Historically cluster analysis techniques has been approached from either a fully parametric 
view (the model based approach), e.g. mixture model based clustering, or a distribution free approach, e.g. the 
linkage based clustering. While the parametric paradigm provides the inferential framework and accounts for the 
sampling variability, it often lacks the flexibility to accommodate complex clusters and are not scalable to 
high dimensional data. On the other hand, the distribution free approaches are often fast and are capable of uncovering 
complex clusters by making use of  different distance measures, but the inferential framework  is distinctly missing.
Modal clustering kneads the strengths of these two seemingly different approaches and to develop the new paradigm of 
nonparametric modal clustering  which can accommodate flexible subpopulation structures and are computationally fast and 
scalable to high dimension, but retains the much desired natural inferential framework of parametric mixtures. 


\subsection{Parallel implementation of Modal Clustering}
In this package we also develop a methodology for parallelization of modal
clustering. We simply divide the data (number of samples) into the number of
parallel nodes specified by the user. Ideally one would want to use all
available processors of one's machine or nodes in a cluster. The first step
is to construct modal clusters in parallel  for each of these partitions and
then merge the modes for higher bandwidths to provide a full hierarchical
cluster. One should note that even if the user has one processor available,
the user, partitioning large data into several partitions gives the advantage
of ``divide and conquer'' by significantly reducing the computational
burden. The parallel hierarchical modal association clustering (pHMAC) algorithm provides
the main function \texttt{phmac} in this package.
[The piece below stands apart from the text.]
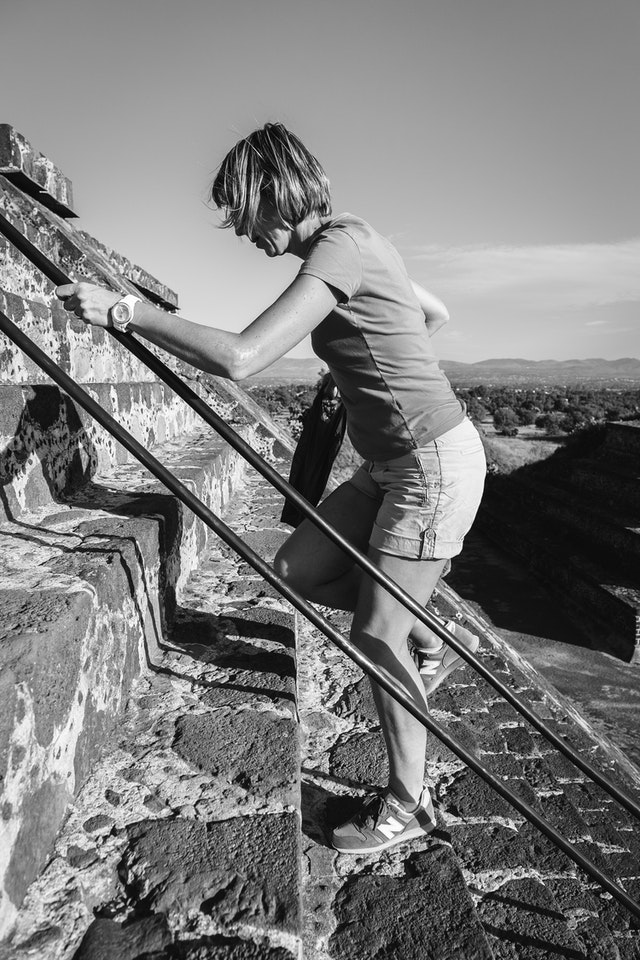 A woman climbing up the steps of the Pyramid of the Moon in Teotihuacán.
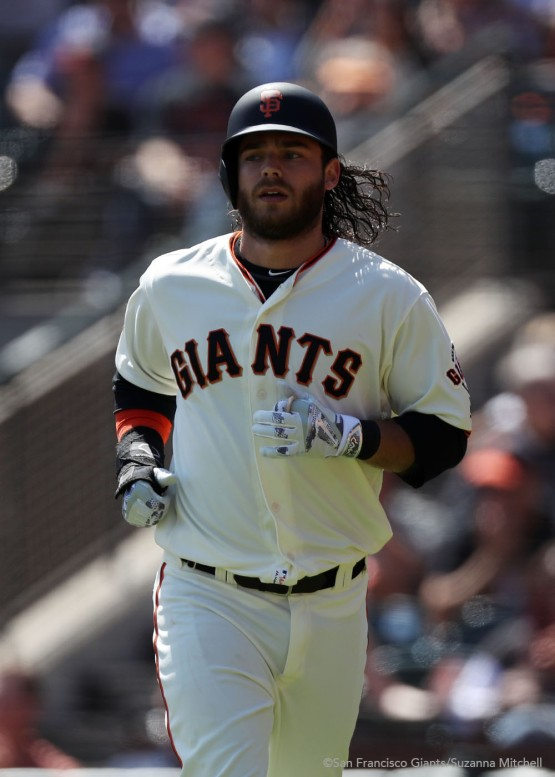 Brandon Crawford scores on a single hit by Joe Panik in the second inning.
\section{Use of functions}

In this section we demonstrate the use of various functions in this package by applying it on a few example datasets.

First, consider the data in a dataset which resembles broken parts of a
disc as given in following figure.  We simulated this dataset with
non-gaussian cluster structures. In fact each cluster is embedded in a lower
dimensional manifold (1-d curve).
\begin{center}
<<fig=TRUE>>=
library(Modalclust)
data(disc2d)
plot(disc2d)
@
\end{center}


One can use Modal clustering to cluster this dataset in the following three ways.
\begin{enumerate}
\item Standard Modal clustering, i.e. without partition
\item Partitioning the dataset into \textit{npart} partitions but running
  them sequentially in a single processor.

\item Partitioning the dataset into \textit{npart} partitions but running
  them in parallel using \textit{npart}  processors. This requires the use of
  package \textit{multicore}
  
\end{enumerate}

To cluster the \texttt{disc2d} using the non-partition mode (provided by default parameters in function \texttt{phmac}) 
<<>>=
disc2d.hmac=phmac(disc2d,npart=1,parallel=F)
@

On the other hand one can use the parallel mode to cluster the same
data. To partition the dataset into 2 partitions and to run
  them sequentially in a single processor one can use 
  

\begin{verbatim}
> disc2d.part=phmac(disc2d,npart=2,parallel=F)
\end{verbatim}
  
 

\noindent  
To partition the dataset into 2 partitions and to run
  them  in parallel in 2  processor one should use 
  
<<>>=
disc2d.phmac=phmac(disc2d,npart=2,parallel=T) 
          #npart can be made equal to the number of processors the computer has.
@

Note that the  output of the parallel and the non-parallel version will be
slightly different, as the random partitions of the data may provide
overlapping clusters in the first stage. We are in the process of developing
methods to overcome this. But partitioning the data provides a huge numerical
advantage and it might be the most practical solution for clustering large
number of observations.


The function \texttt{phmac} returns an object of class ``hmac''. The summary of the output of such ``hmac'' objects 
 can be obtained by invoking the command 
<<summary>>=
summary(disc2d.phmac)
@


%%%%%%%%%%%%%%%%%%%%%%%%%%%%%%%%%%%%%%%%%%%%%%%%%%%%%%%%%%%%%%%%%%%%%%%%%%%%%
%%%%%%%  NEW section
%%%%%%%%%%%%%%%%%%%%%%%%%%%%%%%%%%%%%%%%%%%%%%%%%%%%%%%%%%%%%%%%%%%%%%%%%%%%%

\subsection{Plotting methods and extracting clusters at specific level}

There are several plotting function one can use to visualize the output of
\texttt{phmac} function, i.e. an ``hmac'' object.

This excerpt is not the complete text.